TREASURIES-U.S. Oct bill rates jump as debt clock runs down

* Default fears lift October T-bill rates near 5-year highs

* U.S. lawmakers edge closer on deal to raise debt ceiling

* Longer-dated bond prices fall on hopes of fiscal stability

* Fitch puts United States on rating watch negative

By Richard Leong

NEW YORK, Oct 15 (Reuters) - Interest rates on U.S. Treasury bills that mature in the next two weeks jumped on Wednesday on fears the government will delay payments on them, even as lawmakers hinted there could be a deal to raise the debt ceiling before a Thursday deadline.

Until the $16.7 trillion statutory borrowing limit is actually increased, few investors are going to buy Treasury bills that come due in the latter half of October because of the possibility of a "technical default," analysts and traders said.

"It has not calmed down in the front-end bill market yet. No one feels confident about a deal yet," said Mary Beth Fisher, head of U.S. interest rates strategy at SG Corporate & Investment Banking in New York.

Risk of a default led Fitch Ratings to put the United States' AAA rating on "rating watch negative" late on Tuesday. Standard & Poor's stripped the United States of its top credit rating in August 2011 in the aftermath of the previous debt ceiling fight.

Interest rates on T-bills due on Oct. 24 and Oct. 31 swung wildly . They surged above 0.50 percent in late trading, up 30 basis points from late on Friday. The rates fell 10 basis points earlier on Tuesday on hopes that a debt ceiling agreement would be reached to avert a default.

The yield on a two-year Treasury note that matures at the end of October and was issued in 2011 jumped in sympathy with its October T-bill counterparts. Its yield last traded at 0.7297 percent, up 21 basis points from Friday.

The U.S. bond market was closed on Monday for the Columbus Day holiday.

Senate leaders were close to a deal that would reopen the government, which has been partially shut for two weeks, and raise the debt limit until early 2014, while an alternative plan proposed by House Republican leaders failed to gain enough support in a closed-door meeting for the House to proceed.

These proposed fixes on the debt ceiling and a possible end to the first government shutdown in 17 years rekindled some appetite for T-bills that mature in the second half of November to the end of the year, but T-bill rates in early 2014 rose on worries about another showdown between the White House and Republican lawmakers over the budget and the debt ceiling.

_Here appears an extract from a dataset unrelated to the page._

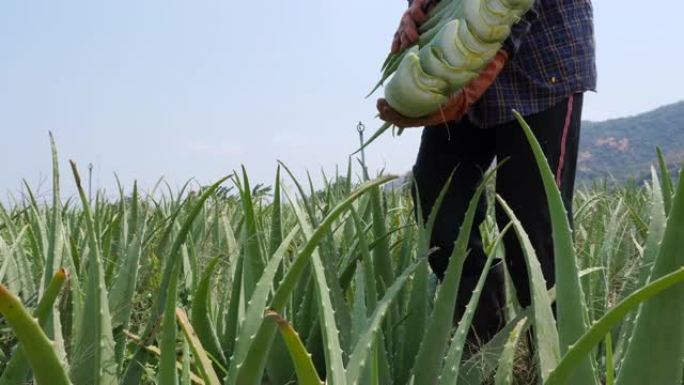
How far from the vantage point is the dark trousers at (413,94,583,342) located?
3.46ft

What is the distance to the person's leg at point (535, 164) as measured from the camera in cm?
105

"They haven't taken out the default risk. They are just being repriced further out," SG's Fisher said.

Delayed payments on Treasuries, traders fear, could unleash chaos on financial markets where Treasuries are used as collateral for many types of loans and benchmarks for other interest rates. Even if the delay on Treasuries interest and principal payments is brief, the aftermath could be a headache for traders and investors.

"Operationally, it's going to be a mess to clear it up," said Bret Barker, portfolio manager at TCW in Los Angeles.

LOUSY T-BILL AUCTIONS

On Tuesday, the U.S. Treasury Department sold $35 billion worth of three-month bills and $30 billion worth of six-month bills at the weakest bids seen since 2009.

The Treasury will sell $68 billion in T-bills on Wednesday: $20 billion in one-month bills ; $26 billion in 189-day cash management bills and $22 billion in one-year bills .

Longer-dated Treasuries prices fell, signaling fewer safehaven bids on hopes of some longer-term fiscal stability, said Wilmer Stith, co-manager of the Wilmington Broad Market Bond Fund in Baltimore.

"In the two- to 30-year part of the curve, yields rise when it seems there's a greater probability of extending the debt ceiling and reopening the government," he said.

Benchmark 10-year Treasury notes fell 9/32 in price for a yield of 2.726 percent, up 3.5 basis points from late on Friday.

The 30-year bond shed 22/32 to yield 3.785 percent, up about 4 basis points from Friday.